In comedy it is often said that timing is everything. Last year on October 8th, McSweeney’s posted my unabashed love letter to an artist of tremendous stature and historical importance whose work I had always held dear: Bill Cosby. It was also a story about how Bill had shown me… and more importantly my family… great kindness. Nine days later, a video of comedian Hannibal Buress on stage calling Cosby a rapist during a performance in Bill’s native Philadelphia became a kind of “shot heard ‘round the world,” generating widespread media attention and prompting dozens of women to come forward and tell about the horrors they had been subjected to at the hands of “America’s Dad.”
Back when I was a young stand up comedian in the mid-1980s and early-1990s, I knew a charming and personable comic named Vince Champ. We worked the road together many times and became good friends. I wrote a lot of material for him, including an entire monologue about the 1992 presidential race for an appearance Vince made on A&E’s An Evening at the Improv. Vince even attended the bachelor party roast that was held prior to my wedding in 1993. Shortly thereafter, I pretty much stopped performing when I moved into TV development and Vince and I lost touch. Then in 1997, I got a call from another comedian friend asking me if I had heard about Vince. I guessed that he had gotten some big break as he had already done Star Search and a bunch of late night shows. But no. Vince had been arrested for an attempted rape. I never saw it coming. In the following weeks and months, the story unfolded and Vince Champ would be charged with a string of rapes on college campuses across the country. The dates and locations of the assaults lined up with his calendar of performances. He has since been tried, sentenced, and will likely remain behind bars for the rest of his life. I have never written about Vince and have barely even spoken of him since. The crimes were incomprehensible to me and the fact that I spent many years in Vince’s company without the slightest inkling about his unspeakable dark side, even in hindsight, troubles me to this day. I have always seen comedy as a noble pursuit. A calling to rescue us all from our worries and pain. And while I have seen many incarnations of the tragic face that sometimes exists underneath the comic’s mask, I didn’t know how to accept how anyone whose purpose was to bring joy and laughter could be that evil.
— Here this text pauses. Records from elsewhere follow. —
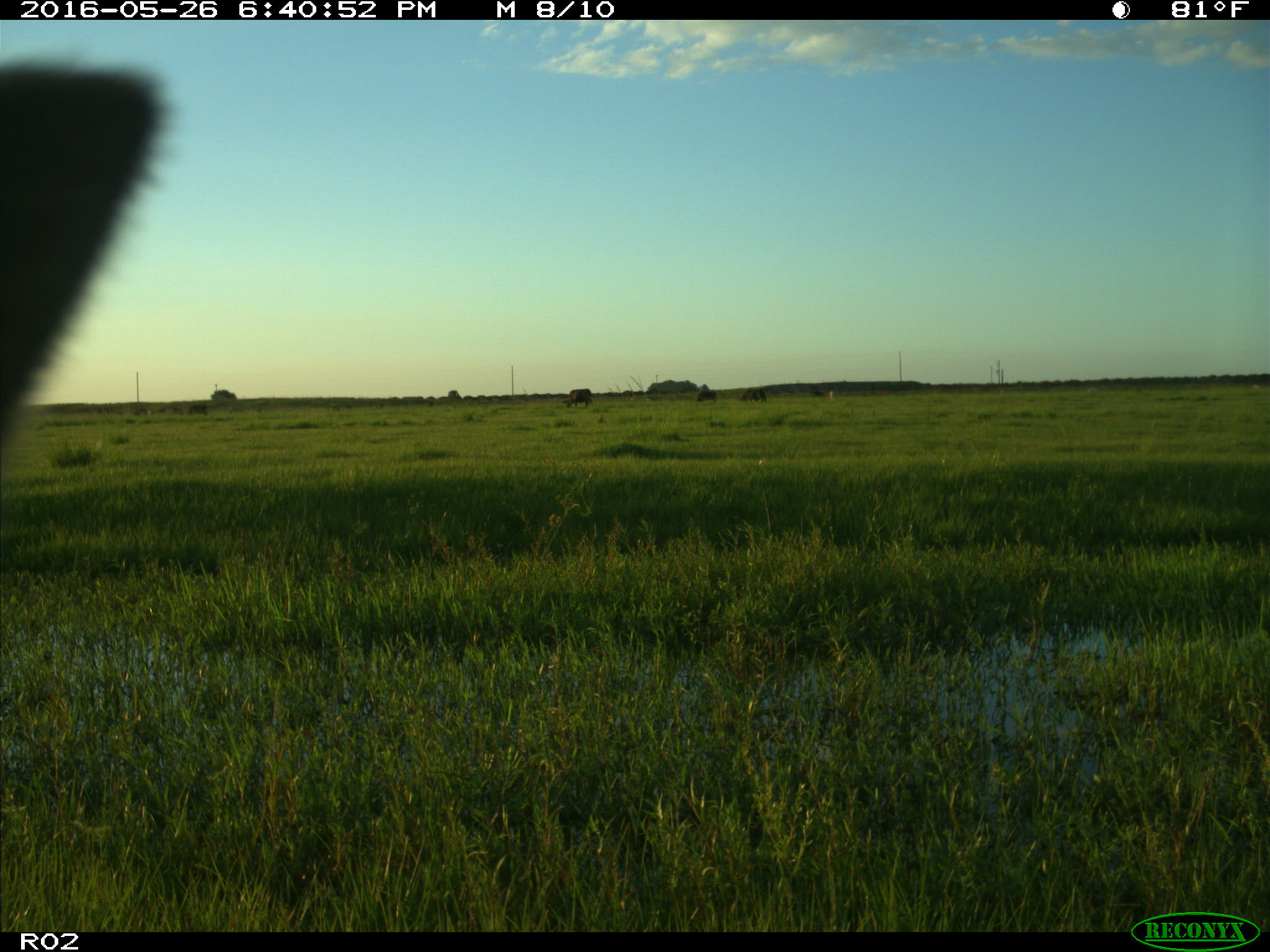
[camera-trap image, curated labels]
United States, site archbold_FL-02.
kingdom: Animalia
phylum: Chordata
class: Mammalia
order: Artiodactyla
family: Bovidae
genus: Bos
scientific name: Bos taurus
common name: domestic cow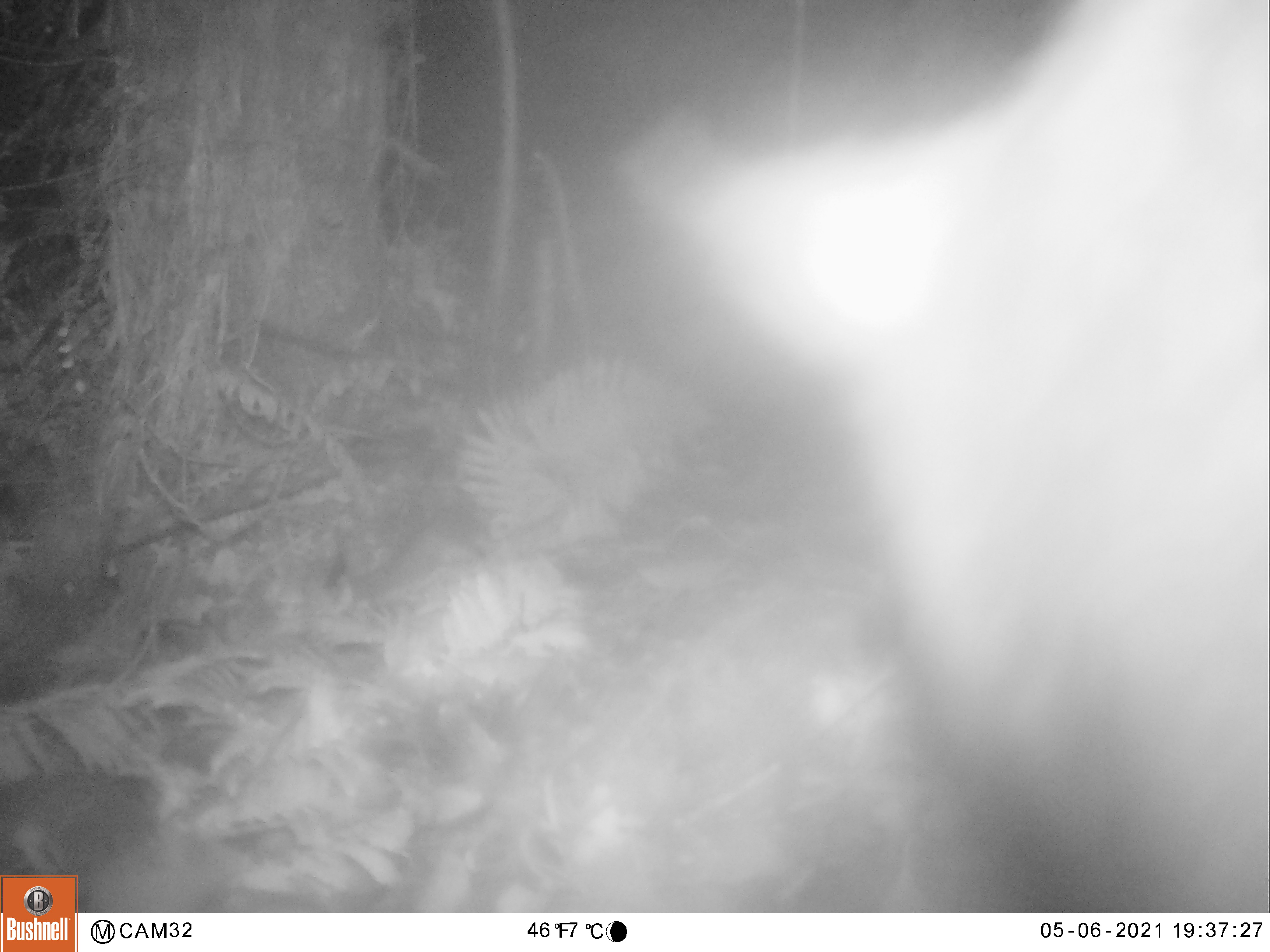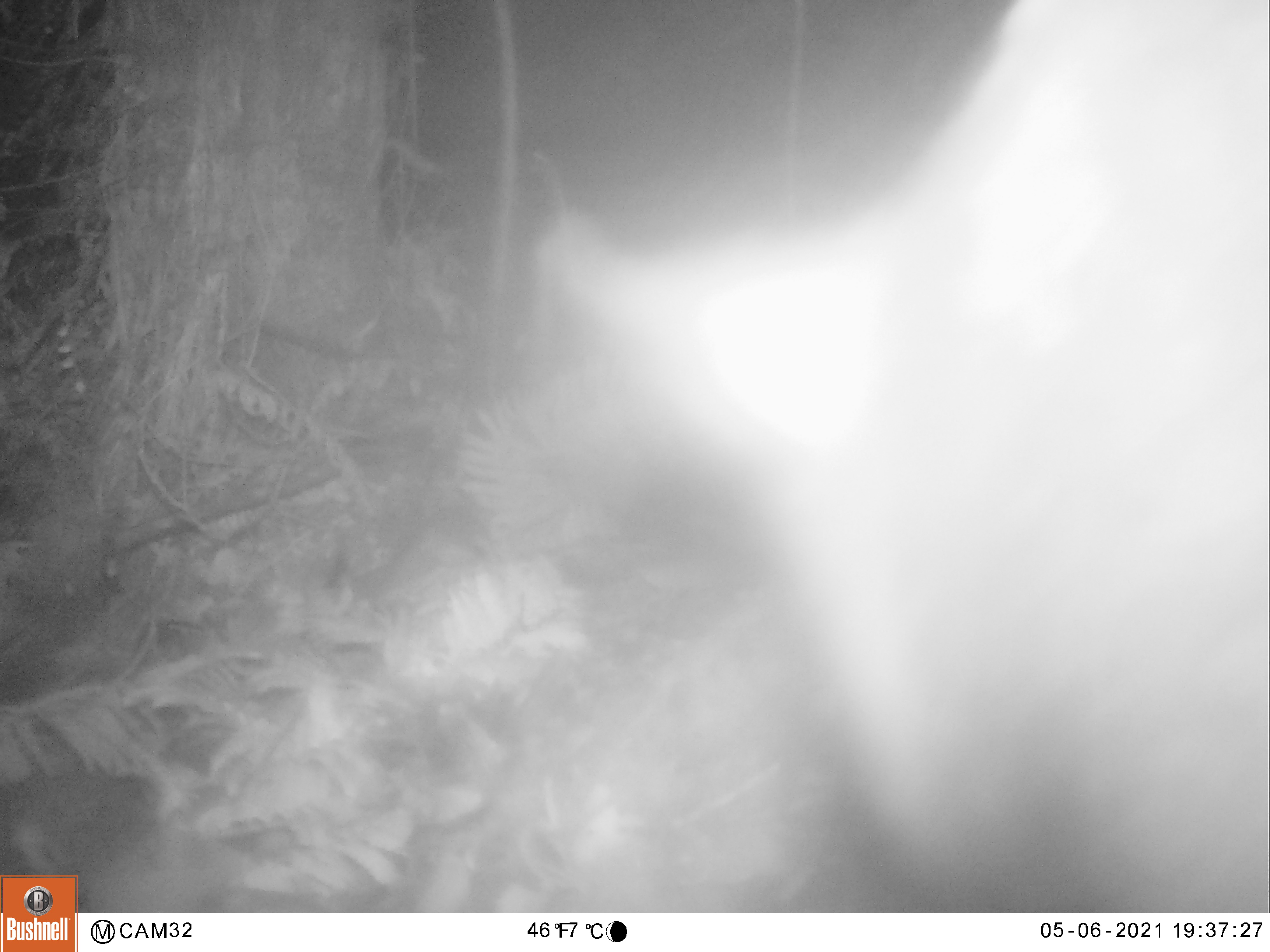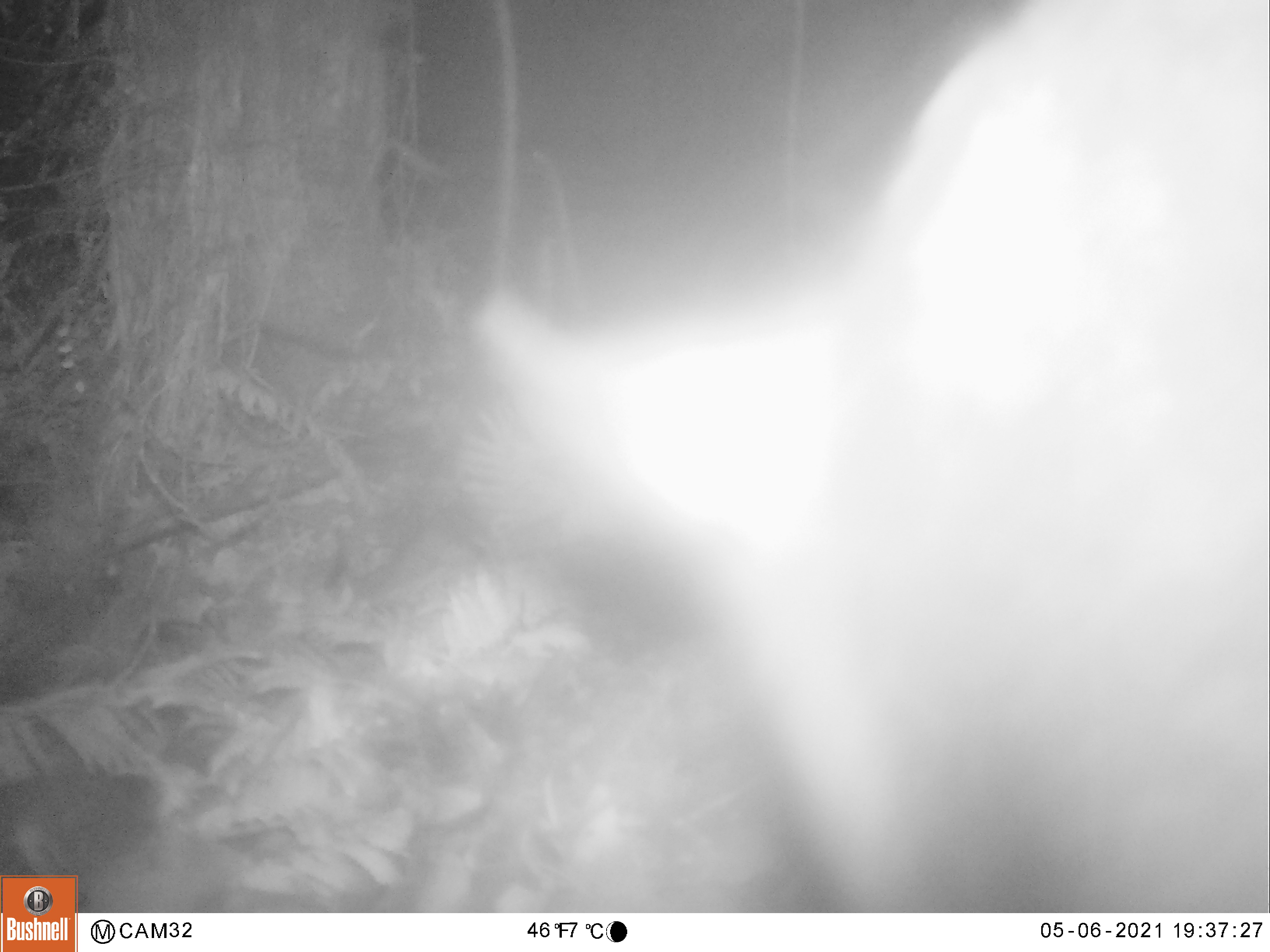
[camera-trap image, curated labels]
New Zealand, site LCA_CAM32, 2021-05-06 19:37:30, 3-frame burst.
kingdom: Animalia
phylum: Chordata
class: Mammalia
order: Diprotodontia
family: Phalangeridae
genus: Trichosurus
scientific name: Trichosurus vulpecula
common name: common brushtail possum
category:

Bill Cosby isn’t just any comedian. He is a legend. A hero. An icon. And with that stature came power and influence. The power and influence to, in the words of his accusers, take advantage of women’s trust and admiration, drug them, sexually assault them and then control the story afterwards. And if I’m going to be really honest with you all… and with myself… I had heard rumors about Bill for years. But shockingly, even after the tragic Vince Champ ordeal, I’m ashamed to admit that I chose to dismiss them as just that. Rumors. Hearsay. I suppose I just didn’t want it to be true. But if it holds true that where there’s smoke there’s fire, I have never seen this much smoke. And once the smoke clears, all that will be left is the scorched earth.
Certainly this saga is continuing to play out and many other people way more qualified than me will continue to write about it. And although it’s far less important than the devastation to the lives of everyone involved, friends have called me onto the carpet about my relationship to Cosby’s work. To the affection I have felt for him in the past. To the essay that has remained on McSweeney’s Internet Tendency. To the signed LP cover that continued to hang on my wall. Until very recently, I sought sanctuary in my belief that it’s sometimes necessary to separate the artist from their art. That I could hold onto what always meant something to me and that Bill’s work and his legacy might remain unmarred. But here’s the problem. Especially with a comedian, the artist and the art are one and the same. You love the art because you love the artist. It’s not a disembodied, freestanding collection of jokes and stories. It’s a human being who is the vessel. The comedian is the art personified.
A couple of weeks ago, New York Magazine featured a cover story where 35 of the women who have come forward to tell their stories were pictured, seated side-by-side-by-side. Their interviews are archived, in print and on video, describing the heartless brutality they endured in excruciating detail. At that point, the dam burst. I wept. I knew it was time. I decided that I wouldn’t ask McSweeney’s to take down my pre-existing essay about Bill. It remains a true reflection of my feelings up to that moment. But I did feel compelled to write this follow up. Because a few days ago, I took Cosby’s signed LP down off of my wall. It’s over. I can no longer bring myself to watch or listen to Bill’s work. I have a little girl who is turning eight later this month. And while I will always love comedy, I love my daughter more.